I don't understand this property of arctan(x)'

[mr_garlic]

Main Question or Discussion Point

The derivative of arctan(x) is $\frac{1}{x^2+1}$

The derivative of arctan(x - sqrt(x^2 + 1) is $\frac{1}{2(x^2+1)}$

take arctan(x) to be A and arctan(x-sqrt(x^2 + 1)) to be B.

$A'=\frac{1}{x^2+1}$
$B'=\frac{1}{2}*A'$

Why doesn't $\frac{1}{2}*A=B$?

If you'd like, I can prove the derivative for you, but it's moderately tedious to simplify it to that point.

 

[HallsofIvy]

The derivative of arctan(x) is $\frac{1}{x^2+1}$

The derivative of arctan(x - sqrt(x^2 + 1) is $\frac{1}{2(x^2+1)}$

take arctan(x) to be A and arctan(x-sqrt(x^2 + 1)) to be B.

$A'=\frac{1}{x^2+1}$
$B'=\frac{1}{2}*A'$

Why doesn't $\frac{1}{2}*A=B$?

If you'd like, I can prove the derivative for you, but it's moderately tedious to simplify it to that point.

Yes, I would like to see your derivation of B'. I get nothing like that!

 

[Irrational]

The derivative of arctan(x - sqrt(x^2 + 1) is $\frac{1}{2(x^2+1)}$

Wolfram solution

$\frac{d}{dx}tan^{-1}(x-\sqrt{x^2+1}) = \frac{1-\frac{x}{\sqrt{x^2+1}}}{(x-\sqrt{x^2+1})^2+1}$

 

[HallsofIvy]

That's what I came out with!

 

[Cyosis]

I plugged this into mathematica and it indeed simplifies to $$\frac{1}{2+2x^2}$$. Which would suggest that $\arctan(x)=2 \arctan(x-\sqrt{x^2+1})+C$. Therefore $C=\arctan(x)-2\arctan(x-\sqrt{x^2+1})=\frac{\pi}{4}$.

Picture:
http://img32.imageshack.us/img32/3028/arctan.jpg [Broken]
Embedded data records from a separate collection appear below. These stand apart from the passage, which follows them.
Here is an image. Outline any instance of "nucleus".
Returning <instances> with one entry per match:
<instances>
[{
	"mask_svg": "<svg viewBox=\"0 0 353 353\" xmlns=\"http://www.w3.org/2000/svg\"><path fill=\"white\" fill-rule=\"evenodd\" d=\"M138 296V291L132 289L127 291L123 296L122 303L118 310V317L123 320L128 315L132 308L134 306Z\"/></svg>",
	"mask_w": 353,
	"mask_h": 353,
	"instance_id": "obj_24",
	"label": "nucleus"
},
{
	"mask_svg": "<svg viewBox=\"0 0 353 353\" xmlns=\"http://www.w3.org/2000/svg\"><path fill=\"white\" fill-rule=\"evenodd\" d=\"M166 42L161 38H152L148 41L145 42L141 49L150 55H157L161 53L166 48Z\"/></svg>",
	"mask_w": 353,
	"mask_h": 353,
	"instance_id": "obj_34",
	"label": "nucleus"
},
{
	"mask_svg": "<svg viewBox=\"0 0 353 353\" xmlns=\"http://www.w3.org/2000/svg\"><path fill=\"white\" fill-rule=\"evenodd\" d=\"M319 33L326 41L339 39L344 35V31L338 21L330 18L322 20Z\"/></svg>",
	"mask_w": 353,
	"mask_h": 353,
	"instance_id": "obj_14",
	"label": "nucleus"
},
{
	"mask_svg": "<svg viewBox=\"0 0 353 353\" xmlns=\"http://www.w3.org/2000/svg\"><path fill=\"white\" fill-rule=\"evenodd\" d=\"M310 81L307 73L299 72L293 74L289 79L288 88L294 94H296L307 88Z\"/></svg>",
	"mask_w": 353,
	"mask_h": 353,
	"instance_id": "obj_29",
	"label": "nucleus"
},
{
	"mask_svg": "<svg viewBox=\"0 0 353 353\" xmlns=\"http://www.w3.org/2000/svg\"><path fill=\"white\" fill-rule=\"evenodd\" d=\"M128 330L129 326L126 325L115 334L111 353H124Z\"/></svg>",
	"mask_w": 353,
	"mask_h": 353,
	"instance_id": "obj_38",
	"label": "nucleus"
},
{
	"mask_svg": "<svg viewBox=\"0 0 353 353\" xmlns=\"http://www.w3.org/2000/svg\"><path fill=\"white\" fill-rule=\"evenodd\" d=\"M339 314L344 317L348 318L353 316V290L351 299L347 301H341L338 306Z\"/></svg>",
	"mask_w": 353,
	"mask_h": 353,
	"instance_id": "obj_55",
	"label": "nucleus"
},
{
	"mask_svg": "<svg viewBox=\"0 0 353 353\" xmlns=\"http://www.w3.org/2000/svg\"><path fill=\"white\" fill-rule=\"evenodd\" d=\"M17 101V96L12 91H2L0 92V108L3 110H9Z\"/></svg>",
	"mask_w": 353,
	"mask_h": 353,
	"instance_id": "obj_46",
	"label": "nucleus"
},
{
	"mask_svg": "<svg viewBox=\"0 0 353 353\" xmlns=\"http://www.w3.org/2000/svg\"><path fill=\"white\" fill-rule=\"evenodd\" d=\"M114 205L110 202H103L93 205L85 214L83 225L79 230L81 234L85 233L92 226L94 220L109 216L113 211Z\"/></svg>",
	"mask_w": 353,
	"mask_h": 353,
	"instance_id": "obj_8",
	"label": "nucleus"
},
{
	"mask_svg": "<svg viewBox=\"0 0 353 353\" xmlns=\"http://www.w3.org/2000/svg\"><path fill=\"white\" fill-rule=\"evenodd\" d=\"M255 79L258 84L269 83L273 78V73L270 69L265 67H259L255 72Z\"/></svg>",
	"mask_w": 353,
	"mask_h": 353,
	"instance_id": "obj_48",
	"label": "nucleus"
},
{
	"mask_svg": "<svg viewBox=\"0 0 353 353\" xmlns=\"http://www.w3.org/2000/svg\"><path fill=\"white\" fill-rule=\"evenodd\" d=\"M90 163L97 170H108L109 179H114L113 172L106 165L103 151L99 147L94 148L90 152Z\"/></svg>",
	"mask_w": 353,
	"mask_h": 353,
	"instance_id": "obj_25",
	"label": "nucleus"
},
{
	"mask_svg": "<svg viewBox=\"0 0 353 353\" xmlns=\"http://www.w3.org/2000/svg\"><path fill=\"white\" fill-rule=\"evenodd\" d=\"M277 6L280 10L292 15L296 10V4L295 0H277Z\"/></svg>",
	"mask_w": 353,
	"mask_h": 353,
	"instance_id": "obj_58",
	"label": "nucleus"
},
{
I am not sure how to find C yet, mathematica wasn't able to find it and I am not in the mood to try and symplify it currently. However all the numerical values I tried yielded pi/4.

 

[George Jones]

I am not sure how to find C yet, mathematica wasn't able to find it and I am not in the mood to try and symplify it currently. However all the numerical values I tried yielded pi/4.

One way is to set

$$z=\tan^{-1} \left(x - \sqrt{1 + x^2} \right),$$

so that

$$\tan z = x - \sqrt{1 + x^2}$$

Solving for $x$ then leads directly to your result.

 

[mr_garlic]

Haven't had a chance to check the thread until now.

I completely forgot that there's a constant!

That makes so much sense, thank you everyone.

P.S. I'm only in the first calc class, this just really bothered me, and I didn't want to wait till class on tuesday to find out why it worked out the way it did.

 

[mr_garlic]

Wolfram solution

$\frac{d}{dx}tan^{-1}(x-\sqrt{x^2+1}) = \frac{1-\frac{x}{\sqrt{x^2+1}}}{(x-\sqrt{x^2+1})^2+1}$

Not to double-post, but Wolfram didn't consider the chain rule as of yesterday! That's impressive progress.

 

[Cyosis]

That's a clever way to solve it George.

Mr_garlic, your first result was correct. After simplification that ugly looking expression will reduce to the nice expression you found in your first post.